_PROBLEM TO SOLVE_
Give back the whole listing exactly as written, pictures excluded.

━━━ SUPPLIED DATA

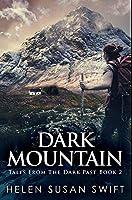 Dark Mountain: Premium Hardcover Edition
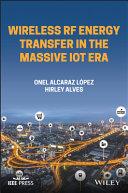 Wireless RF Energy Transfer in the Massive IoT Era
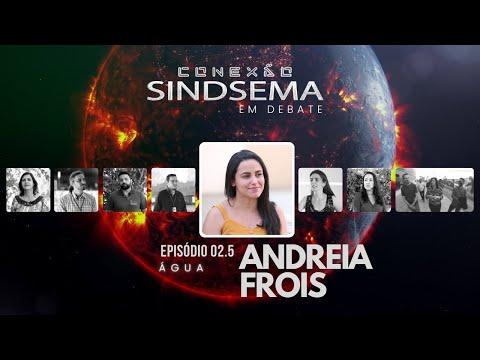 Andreia Frois no Especial sobre Água, do Conexão Sindsema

━━━━━━

_RESPONSE BOX_
 Dark Mountain: Premium Hardcover Edition
 Wireless RF Energy Transfer in the Massive IoT Era
 Andreia Frois no Especial sobre Água, do Conexão Sindsema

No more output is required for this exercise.